LISTED ENTRIES
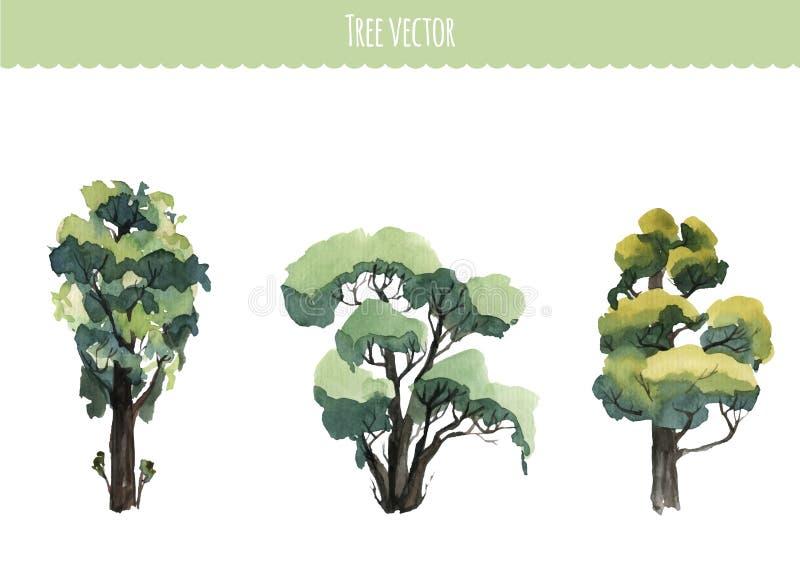 Insieme degli alberi dell'acquerello Illustrazione di vettore illustrazione vettoriale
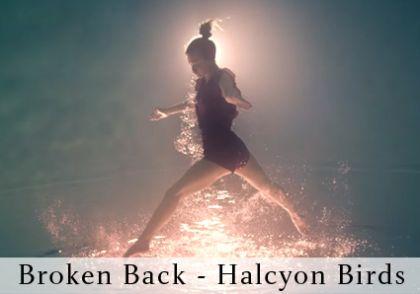 BB Halcyon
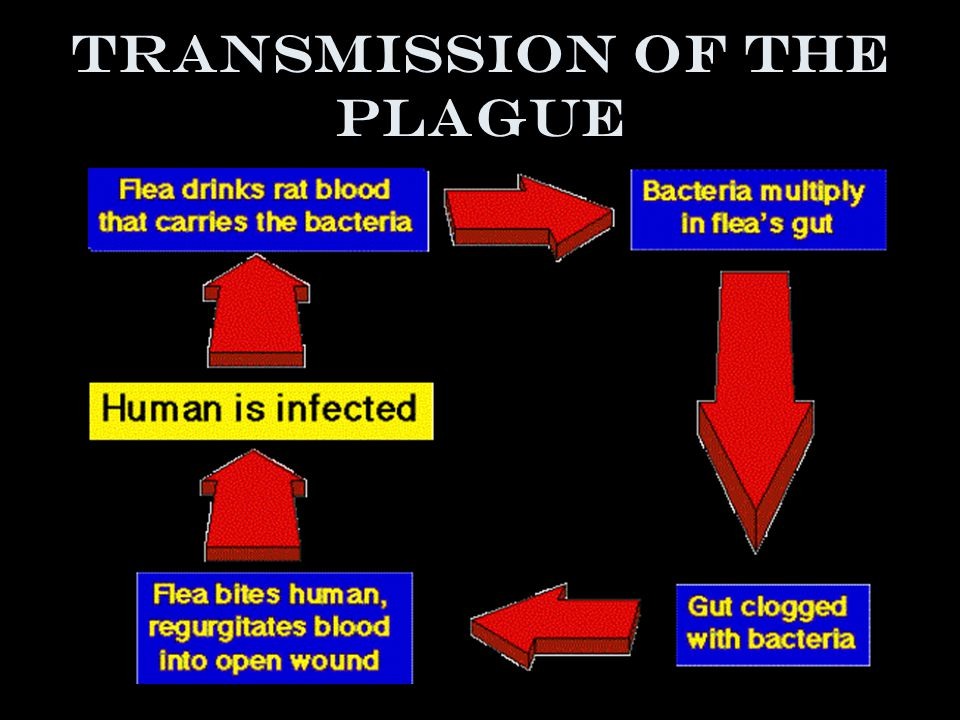 Symptoms of the plague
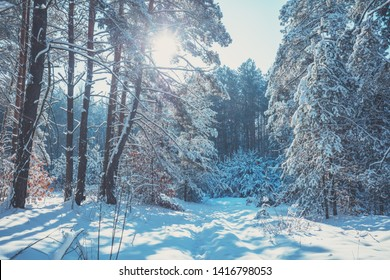 Nature winter background.  Snowy forest.  Pine trees covered with snow. Winter nature. Christmas background.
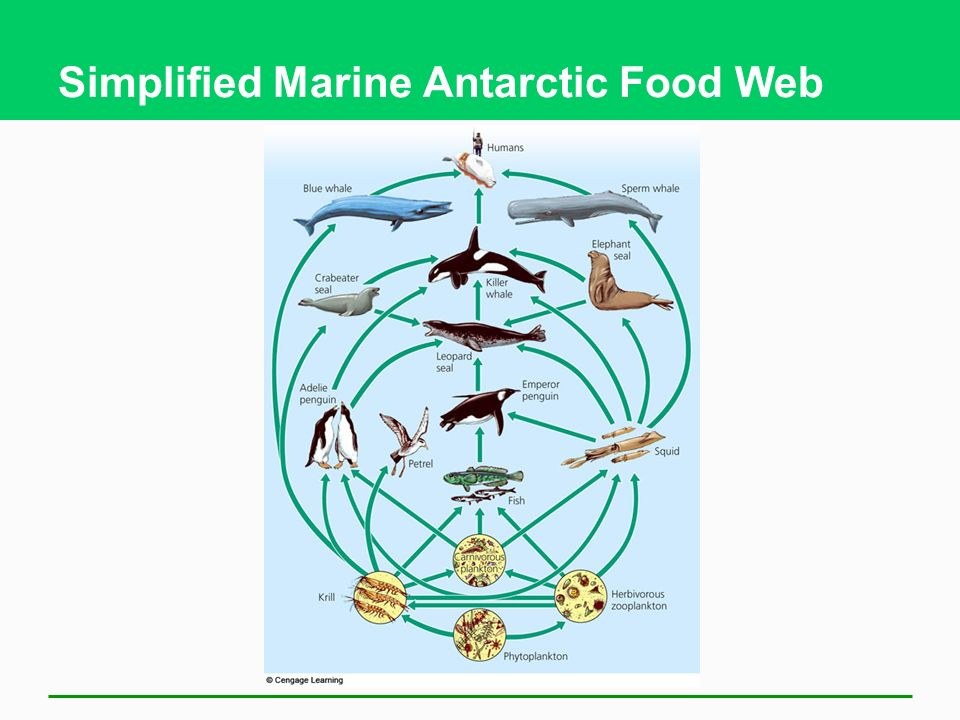 Ecosystems what are they and how do they work ppt for Antarctic cuisine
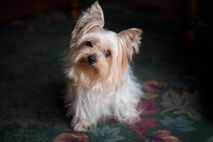 Dogs can hear their names amid lots of background noise—and they're better at it than human ...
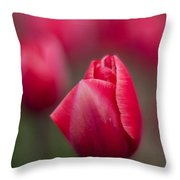 Layers Of Beauty Throw Pillow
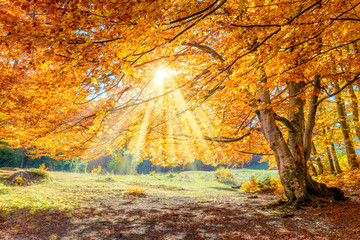 Autumn landscape - big forest golden tree with sunlight on sunny meadow Fototapete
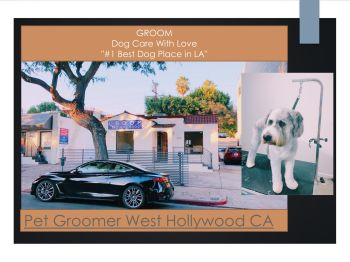 Local Dog Groomers Near Me Pages 1 10 Text Version Anyflip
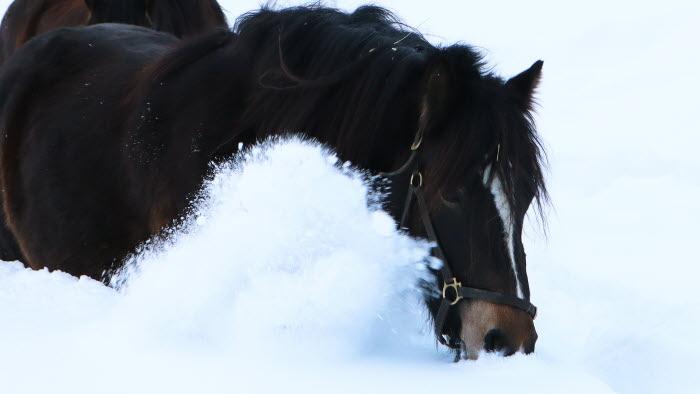 Hästar i vinterlandskap i Skellefteå-trakten, Västerbotten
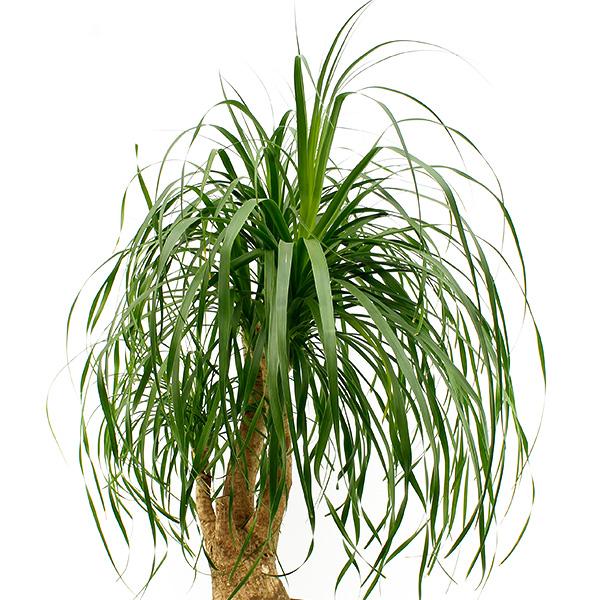 Zimmerpflanzen geeignet für in die volle Sonne - 123zimmerpflanzen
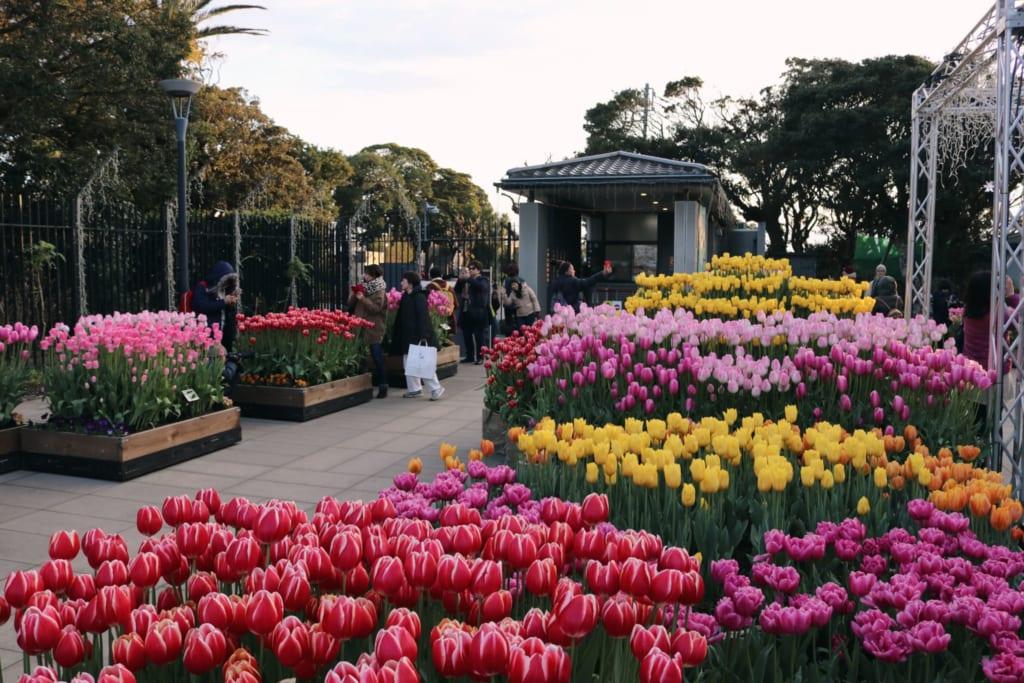 les tulipes du jardin samuel cocking à Enoshima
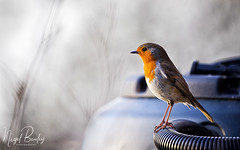 ROBIN 23 (Nigel Bewley) Tags: robin erithacusrubecula garden backyard ealing london england uk w5 wildlife naturalhistory greatoutdoors wildlifephotography endangeredwildlife bird birds avian birdlife distinguishedbirds birdwatcher creativephotography artphotography unlimitedphotos march march2018 nigelbewley photologo winterwatch rspb winter springwatch bto amateurphotographer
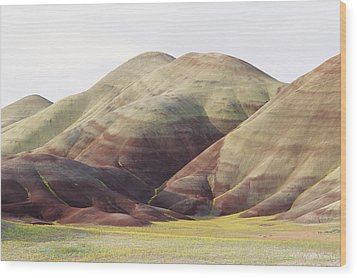 Painted Hills Wood Print by Greg Vaughn - Printscapes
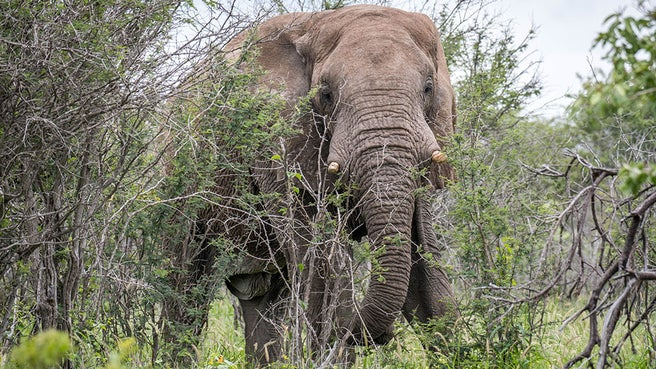 In Namibia - Australian Tourist killed by Elephant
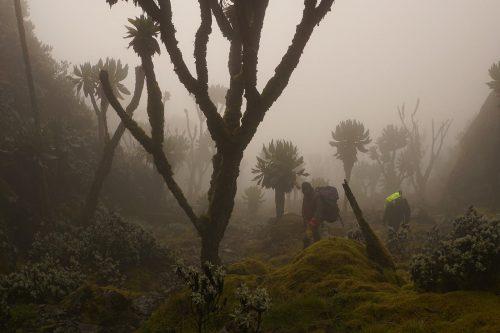 Trekking Rwenzori Mountains Safari in Uganda, Mount Stanley, Margarita Summit in Uganda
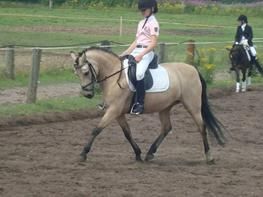 Welsh Pony af Cob-type (sec C) rotterdams sheila
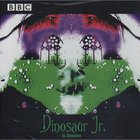 Dinosaur Jr. - In Session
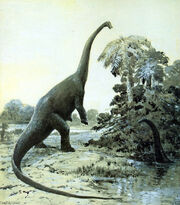 Diplodocus R. Knight 1907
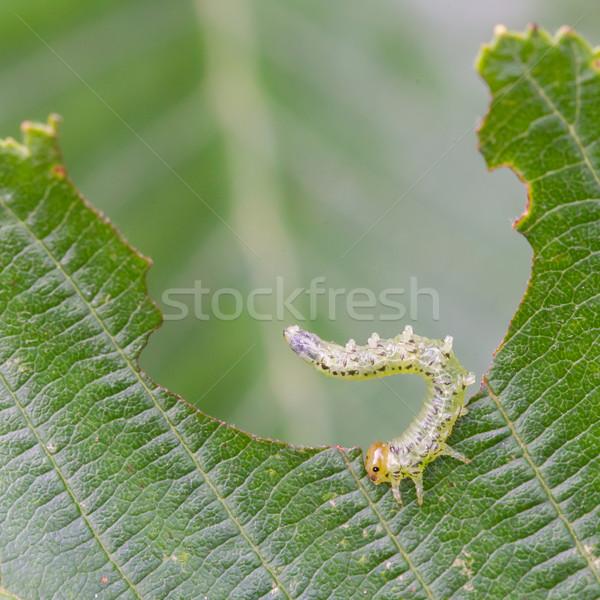 Klein rups eten groen blad natuurlijke blad Stockfoto © michaklootwijk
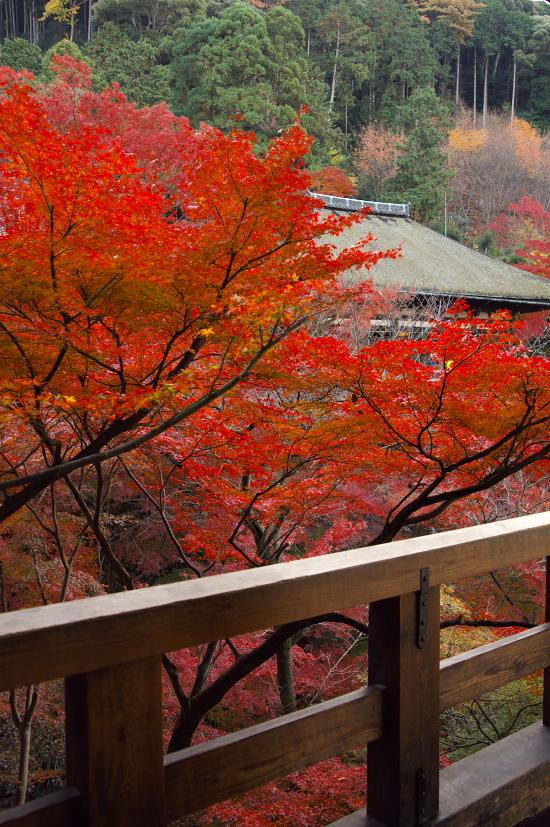 京都の紅葉 036.jpg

EXERCISE GOAL
Every line from the one containing "les tulipes du" through the last line of the data is to be retyped exactly, with nothing added and no pictures included.

ANSWER SPACE
 les tulipes du jardin samuel cocking à Enoshima
 ROBIN 23 (Nigel Bewley) Tags: robin erithacusrubecula garden backyard ealing london england uk w5 wildlife naturalhistory greatoutdoors wildlifephotography endangeredwildlife bird birds avian birdlife distinguishedbirds birdwatcher creativephotography artphotography unlimitedphotos march march2018 nigelbewley photologo winterwatch rspb winter springwatch bto amateurphotographer
 Painted Hills Wood Print by Greg Vaughn - Printscapes
 In Namibia - Australian Tourist killed by Elephant
 Trekking Rwenzori Mountains Safari in Uganda, Mount Stanley, Margarita Summit in Uganda
 Welsh Pony af Cob-type (sec C) rotterdams sheila
 Dinosaur Jr. - In Session
 Diplodocus R. Knight 1907
 Klein rups eten groen blad natuurlijke blad Stockfoto © michaklootwijk
 京都の紅葉 036.jpg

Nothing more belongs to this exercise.